Exercise objective: Can you pull every line of text out of the items below, copied word for word, and leave the pictures out?

Supplied information:

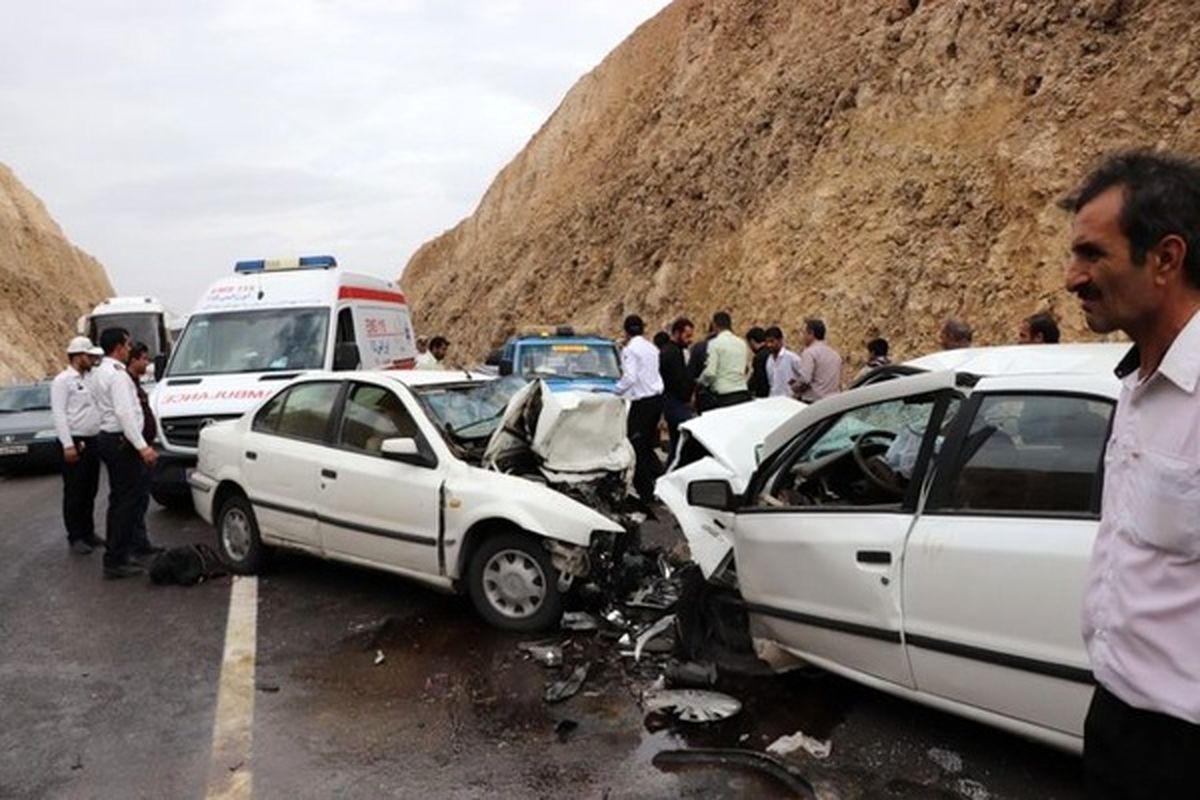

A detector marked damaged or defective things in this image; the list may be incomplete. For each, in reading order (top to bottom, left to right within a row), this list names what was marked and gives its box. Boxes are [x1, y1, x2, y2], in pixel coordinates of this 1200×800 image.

shattered windshield [0, 386, 51, 416]
wrecked white sedan [191, 372, 632, 628]
second wrecked car [190, 370, 636, 632]
shattered windshield [410, 376, 528, 440]
shattered windshield [516, 344, 620, 382]
wrecked white sedan [656, 346, 1128, 752]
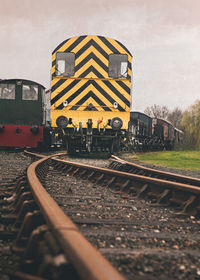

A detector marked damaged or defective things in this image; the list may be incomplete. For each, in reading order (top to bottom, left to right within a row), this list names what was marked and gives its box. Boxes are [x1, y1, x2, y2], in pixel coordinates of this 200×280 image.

rusty rail [26, 155, 124, 280]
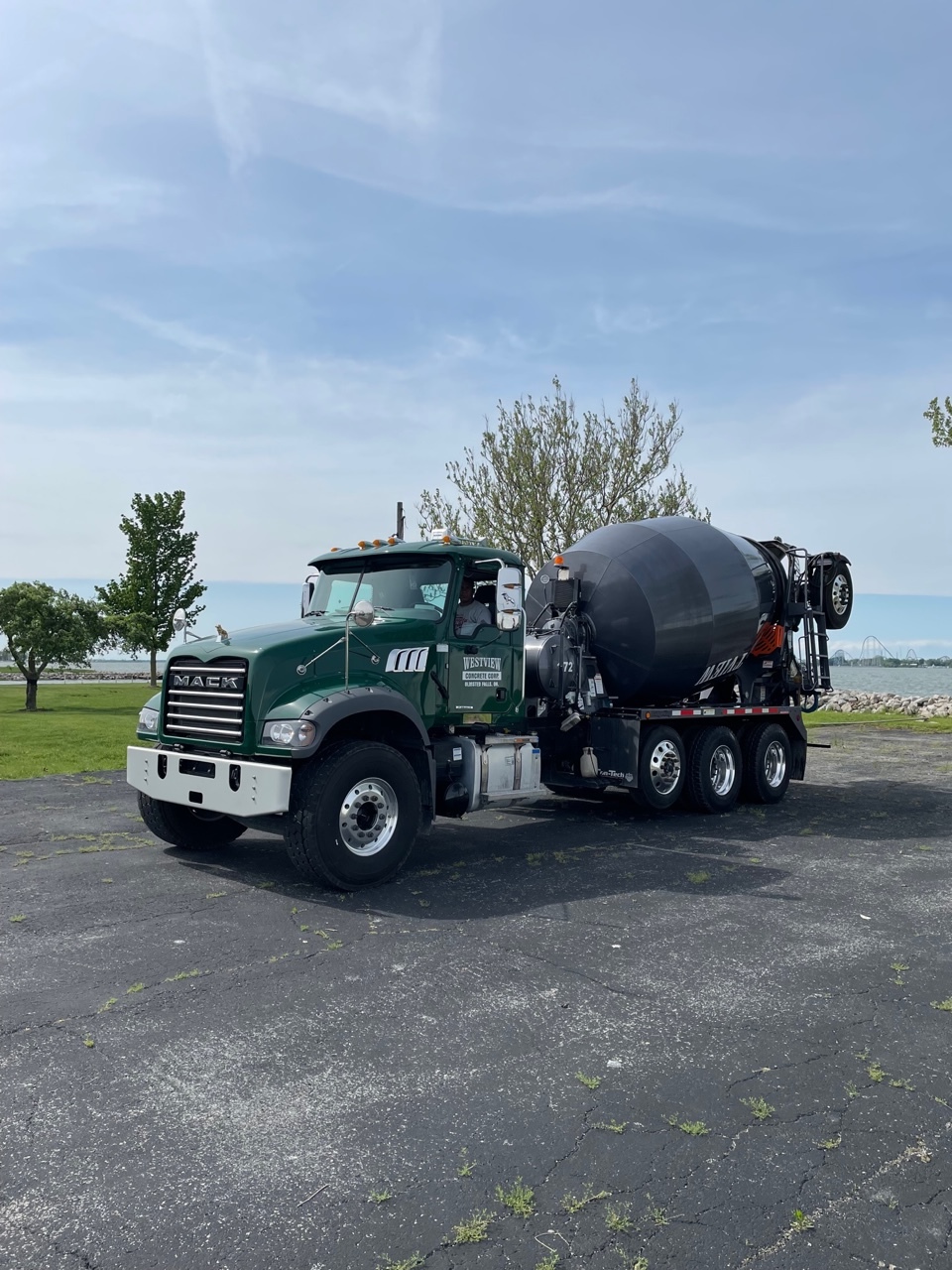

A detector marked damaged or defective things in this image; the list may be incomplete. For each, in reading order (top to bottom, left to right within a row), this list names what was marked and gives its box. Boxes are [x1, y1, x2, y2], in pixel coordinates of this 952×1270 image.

cracked asphalt [1, 726, 952, 1270]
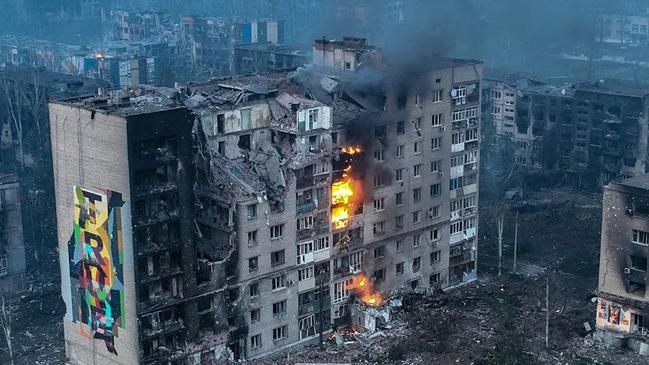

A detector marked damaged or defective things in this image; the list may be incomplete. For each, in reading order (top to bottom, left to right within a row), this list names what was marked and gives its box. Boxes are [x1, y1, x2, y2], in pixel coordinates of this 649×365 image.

damaged apartment building [46, 38, 480, 362]
burned-out apartment unit [49, 43, 480, 362]
damaged apartment building [480, 75, 648, 186]
burned-out apartment unit [484, 77, 648, 186]
burned-out apartment unit [596, 173, 648, 352]
damaged apartment building [596, 173, 648, 356]
burnt facade [596, 175, 648, 354]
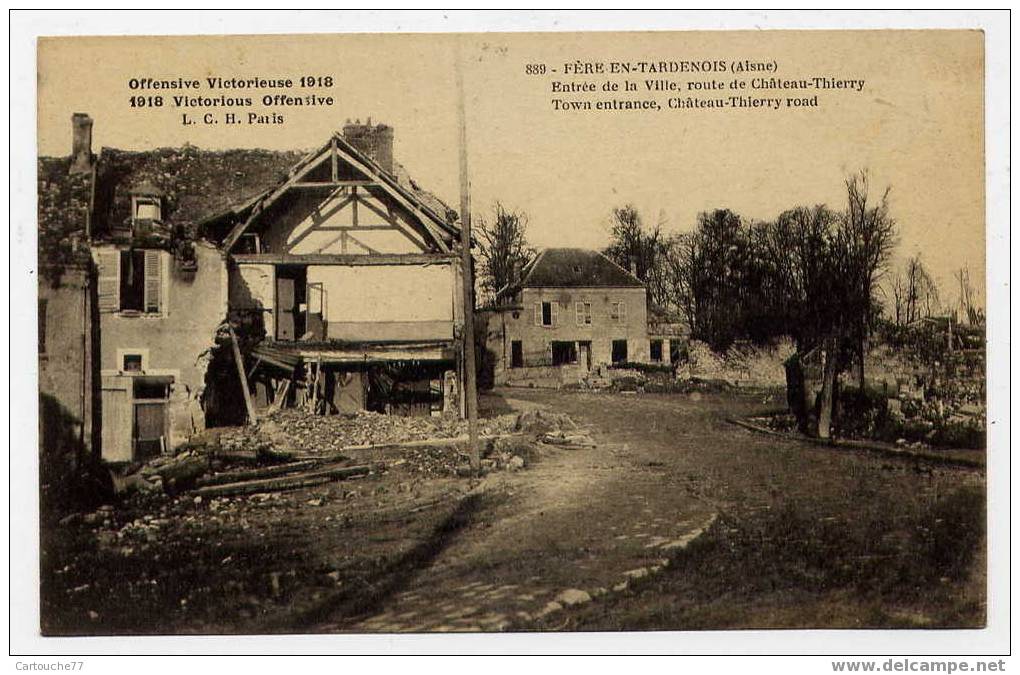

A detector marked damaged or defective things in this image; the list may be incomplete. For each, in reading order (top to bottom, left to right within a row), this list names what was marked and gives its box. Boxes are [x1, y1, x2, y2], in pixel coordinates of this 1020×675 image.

broken window [572, 302, 588, 326]
damaged wall [96, 240, 227, 462]
broken window [552, 340, 576, 368]
broken window [608, 340, 624, 368]
broken window [648, 340, 664, 362]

Written answer:
A detector marked damaged or defective things in this image; the list may be incomplete. For each, in reading order (top to bottom, left to right within a row), this list names what was marked and gives its box. Boxes are [x1, y1, x2, y2], in pixel coordinates of this 1200×800 image.

shattered windshield [0, 386, 51, 416]
wrecked white sedan [191, 372, 632, 628]
second wrecked car [190, 370, 636, 632]
shattered windshield [410, 376, 528, 440]
shattered windshield [516, 344, 620, 382]
wrecked white sedan [656, 346, 1128, 752]

A detector marked damaged or defective things in this image; the list may be incomplete. For each, in reading order (top to bottom, left to right within a row), this list names what was marked and gives its box. Boxes are [x1, y1, x2, y2], in pixel coordinates of this 200×280 image.

rusty rail [26, 155, 124, 280]

A detector marked damaged or defective things in this image; the list may be incomplete. For each, in reading order (top to bottom, left to right within a row), this list names what was marked and gives its box. Boxes are [x1, y1, x2, y2], in pixel coordinates of this 952×1270 image.

cracked asphalt [1, 726, 952, 1270]

A detector marked damaged or defective things in this image; the list may be incomplete. For each, in reading order (top to bottom, left to right within a row), this list names what was marked and gives its box. Boxes are [x1, y1, x2, y2], in pixel coordinates of this 649×365 image.

damaged apartment building [46, 38, 480, 362]
burned-out apartment unit [49, 43, 480, 362]
damaged apartment building [480, 75, 648, 186]
burned-out apartment unit [484, 77, 648, 186]
burned-out apartment unit [596, 173, 648, 352]
damaged apartment building [596, 173, 648, 356]
burnt facade [596, 175, 648, 354]

A detector marked damaged or defective things in this image; the list may be incomplete. For each, in reading order (top to bottom, left to right within a row), this list names what was marked and gives its box. Boxes are [x1, y1, x2, y2], in pixel coordinates of this 1020×675 image.

broken window [572, 302, 588, 326]
damaged wall [96, 240, 227, 462]
broken window [552, 340, 576, 368]
broken window [608, 340, 624, 368]
broken window [648, 340, 664, 362]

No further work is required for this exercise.